Впрочем, то ли испанский язык товарища Ульянова был настолько плох, что из его речи не всё разобрали, то ли инквизиторов не интересовали нюансы и частности и они предпочитали, согласно позднейшему изречению Козьмы Пруткова, зрить в корень. Женя решил принять удар на себя и, решительно придержав Владимира Ильича за локоть, выступил вперед. Взгляд великого Торквемады вонзился в него, как холодный, остро отточенный кинжал, уже отведавший крови. Женя тряхнул головой. Он попытался взять себя в руки, чувствуя, как сознание начинает туманиться под этим страшным отсутствующим взглядом. Какой он великий?.. Просто лысый старикашка с мутным взором и людоедскими взглядами на жизнь и людей! Да он и людей-то не видит, перед ним – какие-то ходящие схемы, которые желают или не желают вписываться в некие плавающие рамки, поставленные вот этими лысыми, костлявыми, беззубыми злыми старикашками. Да судя по их рожам, они питаются сухими бобами и фанатично запивают их святой водой! А женщин, молодых и красивых, видят только в том аду, который они им сами устраивают! Вон тот, сбоку, с такой кислой рожей, как будто у него хронический запор! А тот, надутый, с коричневыми кругами под глазами, похожий на напуганного совенка? Наверно, в молодости ему не дала какая-нибудь знойная андалузка, он и озлился на всех женщин и весь мир в частности, запирается в келье и… Вон какие руки мозолистые-то!

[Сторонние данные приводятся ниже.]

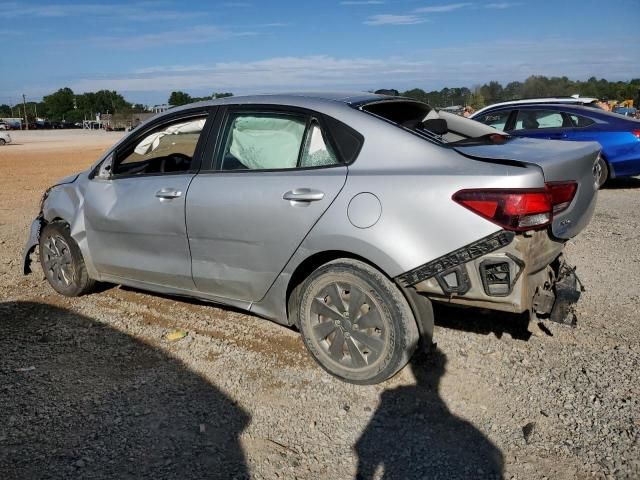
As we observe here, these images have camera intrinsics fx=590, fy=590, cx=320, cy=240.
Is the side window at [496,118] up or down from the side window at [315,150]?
up

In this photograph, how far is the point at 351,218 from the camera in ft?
11.2

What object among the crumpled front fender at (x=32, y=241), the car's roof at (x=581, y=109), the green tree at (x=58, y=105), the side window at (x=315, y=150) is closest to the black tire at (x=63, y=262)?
the crumpled front fender at (x=32, y=241)

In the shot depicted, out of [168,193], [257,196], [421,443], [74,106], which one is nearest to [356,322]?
[421,443]

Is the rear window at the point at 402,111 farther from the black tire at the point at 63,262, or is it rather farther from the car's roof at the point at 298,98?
the black tire at the point at 63,262

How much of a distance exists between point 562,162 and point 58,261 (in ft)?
14.0

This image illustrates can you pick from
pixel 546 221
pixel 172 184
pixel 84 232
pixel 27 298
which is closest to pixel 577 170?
pixel 546 221

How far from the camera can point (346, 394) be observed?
358 centimetres

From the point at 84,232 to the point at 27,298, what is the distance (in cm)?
107

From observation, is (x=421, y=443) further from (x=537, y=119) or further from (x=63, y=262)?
(x=537, y=119)

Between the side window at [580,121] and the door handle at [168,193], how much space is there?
26.8ft

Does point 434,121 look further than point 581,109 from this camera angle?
No

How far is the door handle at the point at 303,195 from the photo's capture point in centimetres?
355

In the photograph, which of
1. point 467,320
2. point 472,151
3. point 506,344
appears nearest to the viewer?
point 472,151

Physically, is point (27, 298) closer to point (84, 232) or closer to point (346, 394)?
point (84, 232)
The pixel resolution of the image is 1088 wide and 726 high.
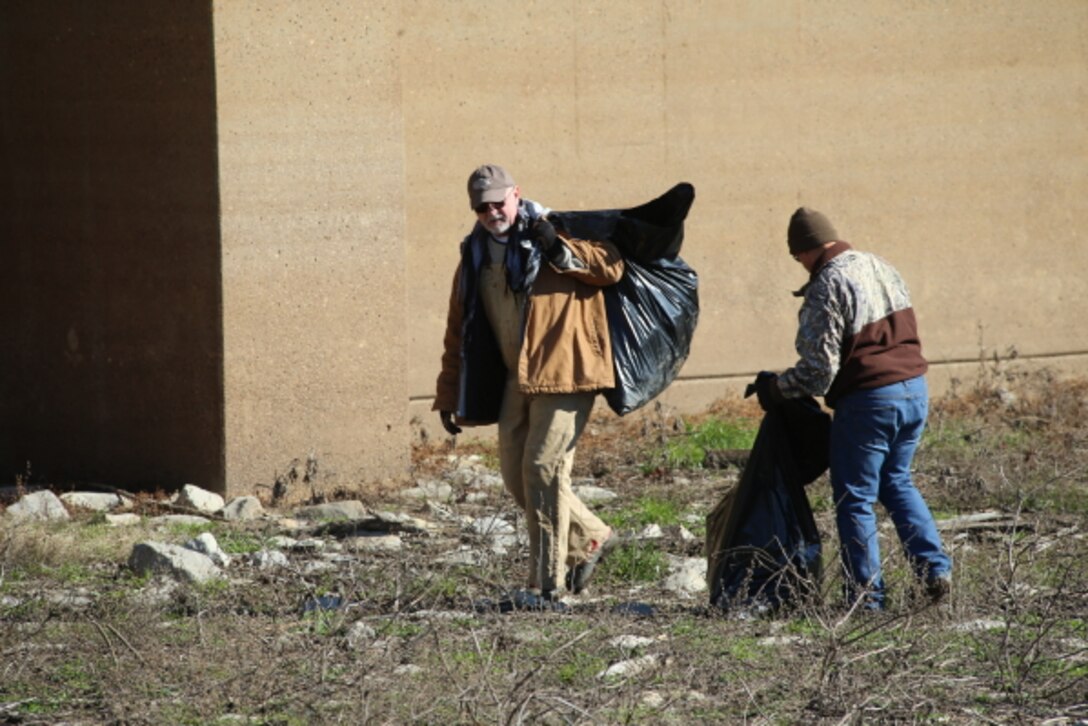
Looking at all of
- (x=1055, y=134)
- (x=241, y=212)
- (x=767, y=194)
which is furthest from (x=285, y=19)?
(x=1055, y=134)

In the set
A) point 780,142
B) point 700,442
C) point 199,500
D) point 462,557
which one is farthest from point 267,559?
point 780,142

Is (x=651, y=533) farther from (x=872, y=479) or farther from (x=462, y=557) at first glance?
(x=872, y=479)

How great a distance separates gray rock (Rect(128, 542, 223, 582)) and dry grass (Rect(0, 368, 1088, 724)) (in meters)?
0.10

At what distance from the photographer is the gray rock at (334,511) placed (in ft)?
29.0

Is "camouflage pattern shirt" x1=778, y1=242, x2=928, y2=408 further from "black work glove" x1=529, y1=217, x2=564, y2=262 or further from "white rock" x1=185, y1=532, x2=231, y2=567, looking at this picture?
"white rock" x1=185, y1=532, x2=231, y2=567

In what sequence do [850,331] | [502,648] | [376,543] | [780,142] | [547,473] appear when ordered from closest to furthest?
[502,648] → [850,331] → [547,473] → [376,543] → [780,142]

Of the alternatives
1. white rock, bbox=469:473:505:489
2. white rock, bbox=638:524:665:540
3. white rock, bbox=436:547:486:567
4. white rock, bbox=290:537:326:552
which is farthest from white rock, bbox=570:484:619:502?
white rock, bbox=290:537:326:552

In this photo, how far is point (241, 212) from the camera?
29.4ft

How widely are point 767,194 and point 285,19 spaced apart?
3.72 m

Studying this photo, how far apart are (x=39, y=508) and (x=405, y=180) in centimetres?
279

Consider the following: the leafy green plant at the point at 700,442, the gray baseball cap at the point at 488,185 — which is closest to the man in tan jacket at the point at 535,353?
the gray baseball cap at the point at 488,185

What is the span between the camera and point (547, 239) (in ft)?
21.9

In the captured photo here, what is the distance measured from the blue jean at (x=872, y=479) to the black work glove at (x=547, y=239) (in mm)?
1222

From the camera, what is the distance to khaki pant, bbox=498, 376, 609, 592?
6.86m
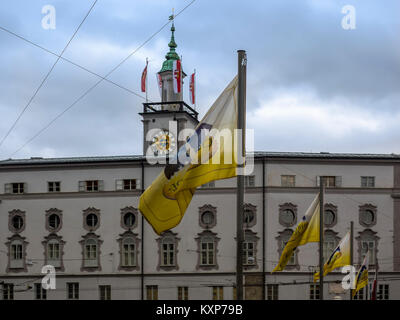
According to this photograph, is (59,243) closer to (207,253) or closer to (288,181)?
(207,253)

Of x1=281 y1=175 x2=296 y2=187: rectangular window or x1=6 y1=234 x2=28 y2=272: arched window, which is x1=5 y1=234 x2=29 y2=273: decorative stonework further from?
x1=281 y1=175 x2=296 y2=187: rectangular window

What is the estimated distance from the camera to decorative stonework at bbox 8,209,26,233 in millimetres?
65000

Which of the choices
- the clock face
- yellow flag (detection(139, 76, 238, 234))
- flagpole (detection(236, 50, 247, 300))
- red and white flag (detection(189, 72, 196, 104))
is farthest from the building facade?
flagpole (detection(236, 50, 247, 300))

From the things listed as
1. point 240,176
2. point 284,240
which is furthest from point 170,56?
point 240,176

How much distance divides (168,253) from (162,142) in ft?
47.7

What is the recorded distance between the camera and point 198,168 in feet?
47.5

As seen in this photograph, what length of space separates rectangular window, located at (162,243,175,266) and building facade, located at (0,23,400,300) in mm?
105

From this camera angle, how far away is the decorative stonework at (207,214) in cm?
6188

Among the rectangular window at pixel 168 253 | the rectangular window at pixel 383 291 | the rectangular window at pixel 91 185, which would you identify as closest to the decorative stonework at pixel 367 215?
the rectangular window at pixel 383 291

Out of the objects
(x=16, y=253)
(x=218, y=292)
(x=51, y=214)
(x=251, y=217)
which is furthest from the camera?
(x=16, y=253)

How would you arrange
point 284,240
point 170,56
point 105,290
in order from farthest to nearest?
point 170,56 < point 105,290 < point 284,240

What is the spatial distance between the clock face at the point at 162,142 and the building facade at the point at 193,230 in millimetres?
7046

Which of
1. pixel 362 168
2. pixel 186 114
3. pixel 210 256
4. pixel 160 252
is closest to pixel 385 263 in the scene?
pixel 362 168
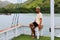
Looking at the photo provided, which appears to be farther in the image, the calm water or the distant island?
the distant island

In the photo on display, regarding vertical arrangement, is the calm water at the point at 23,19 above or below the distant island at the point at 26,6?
below

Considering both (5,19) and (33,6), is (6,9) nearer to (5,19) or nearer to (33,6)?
(5,19)

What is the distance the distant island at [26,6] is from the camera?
10484 mm

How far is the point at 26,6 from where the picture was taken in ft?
34.6

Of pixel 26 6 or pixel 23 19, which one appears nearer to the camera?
pixel 23 19

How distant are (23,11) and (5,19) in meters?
0.95

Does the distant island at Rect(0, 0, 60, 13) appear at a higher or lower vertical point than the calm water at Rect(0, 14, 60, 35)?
higher

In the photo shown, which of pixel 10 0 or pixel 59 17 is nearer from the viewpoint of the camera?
pixel 59 17

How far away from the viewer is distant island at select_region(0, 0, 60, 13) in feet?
34.4

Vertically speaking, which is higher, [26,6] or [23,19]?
[26,6]

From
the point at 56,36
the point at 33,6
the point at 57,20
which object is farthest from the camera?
the point at 33,6

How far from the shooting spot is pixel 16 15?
9922 mm

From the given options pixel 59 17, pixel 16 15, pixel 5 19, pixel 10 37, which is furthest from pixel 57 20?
pixel 10 37

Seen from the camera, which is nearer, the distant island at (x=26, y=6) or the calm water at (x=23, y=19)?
the calm water at (x=23, y=19)
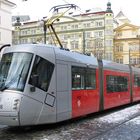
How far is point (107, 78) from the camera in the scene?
20312 mm

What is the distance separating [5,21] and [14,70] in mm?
43666

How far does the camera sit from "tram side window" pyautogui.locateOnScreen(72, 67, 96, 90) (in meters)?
15.8

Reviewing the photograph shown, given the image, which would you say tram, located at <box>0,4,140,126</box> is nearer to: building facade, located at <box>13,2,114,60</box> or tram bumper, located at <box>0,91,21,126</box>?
tram bumper, located at <box>0,91,21,126</box>

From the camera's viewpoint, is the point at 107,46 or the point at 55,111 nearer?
the point at 55,111

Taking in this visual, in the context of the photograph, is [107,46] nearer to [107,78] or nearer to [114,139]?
[107,78]

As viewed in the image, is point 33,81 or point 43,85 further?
point 43,85

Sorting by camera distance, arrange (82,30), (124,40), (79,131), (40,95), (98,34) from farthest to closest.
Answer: (124,40), (98,34), (82,30), (79,131), (40,95)

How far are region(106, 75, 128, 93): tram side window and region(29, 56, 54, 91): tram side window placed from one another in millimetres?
7163

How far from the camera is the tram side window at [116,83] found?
20639 millimetres

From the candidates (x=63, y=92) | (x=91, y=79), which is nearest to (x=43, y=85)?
(x=63, y=92)

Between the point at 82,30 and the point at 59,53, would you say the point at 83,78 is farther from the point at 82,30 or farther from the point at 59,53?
the point at 82,30

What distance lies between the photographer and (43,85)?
13344mm

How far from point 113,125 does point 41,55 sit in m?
4.24

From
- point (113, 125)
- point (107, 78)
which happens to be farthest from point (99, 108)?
point (113, 125)
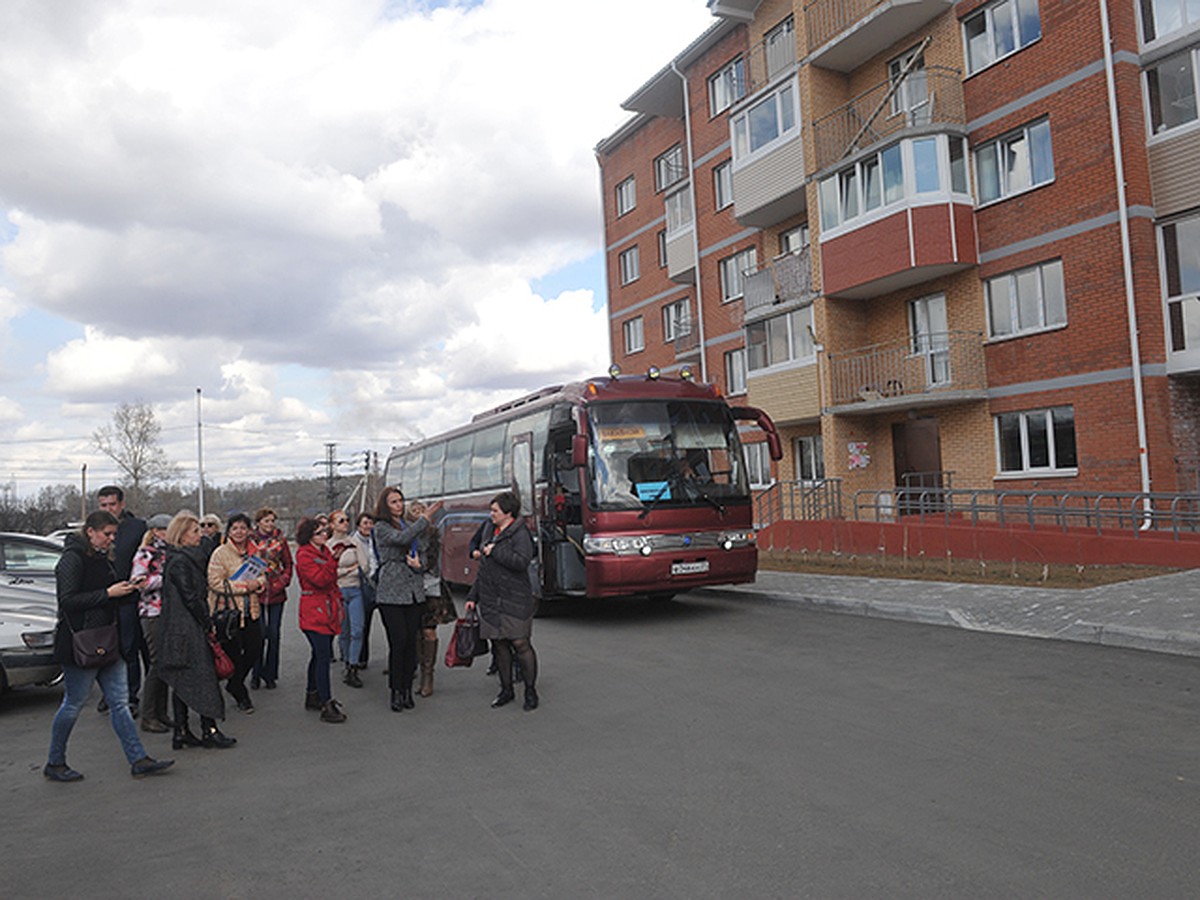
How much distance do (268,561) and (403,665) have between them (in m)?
2.06

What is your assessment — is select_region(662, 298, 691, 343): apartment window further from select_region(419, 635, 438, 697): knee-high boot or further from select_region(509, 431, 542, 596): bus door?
select_region(419, 635, 438, 697): knee-high boot

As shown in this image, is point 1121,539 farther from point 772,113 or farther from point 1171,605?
point 772,113

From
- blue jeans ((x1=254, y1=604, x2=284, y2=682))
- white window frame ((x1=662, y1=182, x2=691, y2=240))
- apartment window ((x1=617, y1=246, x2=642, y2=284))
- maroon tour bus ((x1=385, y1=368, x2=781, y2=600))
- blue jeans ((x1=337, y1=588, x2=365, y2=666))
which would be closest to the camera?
blue jeans ((x1=254, y1=604, x2=284, y2=682))

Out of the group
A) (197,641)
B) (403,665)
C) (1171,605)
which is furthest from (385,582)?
(1171,605)

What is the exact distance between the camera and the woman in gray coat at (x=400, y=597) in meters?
→ 7.62

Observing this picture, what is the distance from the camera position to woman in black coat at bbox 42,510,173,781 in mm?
5805

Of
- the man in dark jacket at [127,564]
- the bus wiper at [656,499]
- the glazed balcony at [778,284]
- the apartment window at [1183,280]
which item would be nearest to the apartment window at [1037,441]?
the apartment window at [1183,280]

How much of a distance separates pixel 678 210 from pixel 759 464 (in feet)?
31.0

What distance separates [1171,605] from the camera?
32.9 feet

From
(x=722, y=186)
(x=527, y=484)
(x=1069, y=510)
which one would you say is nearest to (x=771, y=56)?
(x=722, y=186)

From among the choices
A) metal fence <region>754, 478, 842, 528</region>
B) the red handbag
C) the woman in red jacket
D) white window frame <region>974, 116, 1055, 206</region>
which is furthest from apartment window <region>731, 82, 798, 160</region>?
the red handbag

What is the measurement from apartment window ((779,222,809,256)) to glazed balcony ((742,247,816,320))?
55 centimetres

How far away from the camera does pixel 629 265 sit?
36.1m

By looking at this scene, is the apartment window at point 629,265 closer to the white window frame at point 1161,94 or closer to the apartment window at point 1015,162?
the apartment window at point 1015,162
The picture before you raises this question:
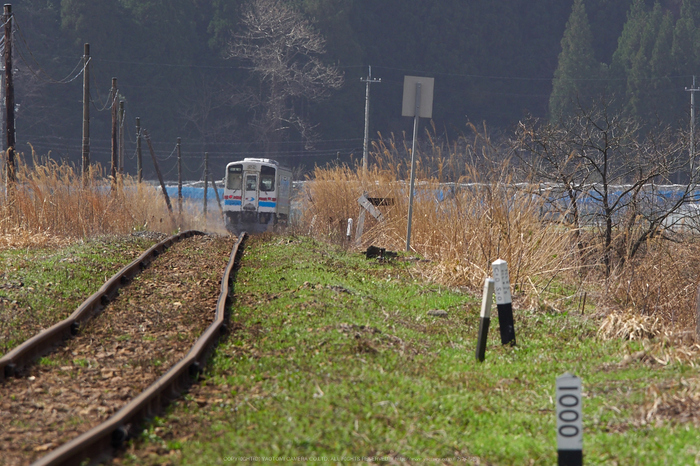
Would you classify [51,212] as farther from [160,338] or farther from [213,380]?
[213,380]

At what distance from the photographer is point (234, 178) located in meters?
28.7

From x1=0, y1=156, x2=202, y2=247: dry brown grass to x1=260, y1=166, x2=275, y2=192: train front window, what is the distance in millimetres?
10789

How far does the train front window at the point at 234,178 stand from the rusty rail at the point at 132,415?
22734 millimetres

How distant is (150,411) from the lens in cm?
446

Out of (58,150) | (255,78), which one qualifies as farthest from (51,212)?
(255,78)

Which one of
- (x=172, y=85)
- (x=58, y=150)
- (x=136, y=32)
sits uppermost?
(x=136, y=32)

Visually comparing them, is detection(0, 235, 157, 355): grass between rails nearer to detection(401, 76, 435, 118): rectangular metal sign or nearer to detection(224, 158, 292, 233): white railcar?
detection(401, 76, 435, 118): rectangular metal sign

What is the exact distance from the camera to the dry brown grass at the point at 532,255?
8.11 metres

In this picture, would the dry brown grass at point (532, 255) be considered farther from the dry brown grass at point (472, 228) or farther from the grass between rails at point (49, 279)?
the grass between rails at point (49, 279)

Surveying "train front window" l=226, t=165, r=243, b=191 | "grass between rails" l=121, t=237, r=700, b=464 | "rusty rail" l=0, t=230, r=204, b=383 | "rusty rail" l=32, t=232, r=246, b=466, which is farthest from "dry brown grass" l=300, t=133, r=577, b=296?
"train front window" l=226, t=165, r=243, b=191

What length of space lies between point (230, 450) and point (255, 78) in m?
58.7

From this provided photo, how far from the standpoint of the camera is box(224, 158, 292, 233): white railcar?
2831cm

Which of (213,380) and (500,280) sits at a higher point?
(500,280)

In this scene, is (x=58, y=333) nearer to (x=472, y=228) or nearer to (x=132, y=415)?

Афанасьев даже развеселился от своих мыслей, переводя взгляд от одного монашеского лица к другому. А тот, третий слева, напоминающий ожившее огородное пугало, со впалыми щеками и трясущимся подбородком, то и дело открывающим желтые лошадиные зубы… Просто какой-то статист для голливудского фильма ужасов, снимается без грима! Играет в массовке оживших мертвецов.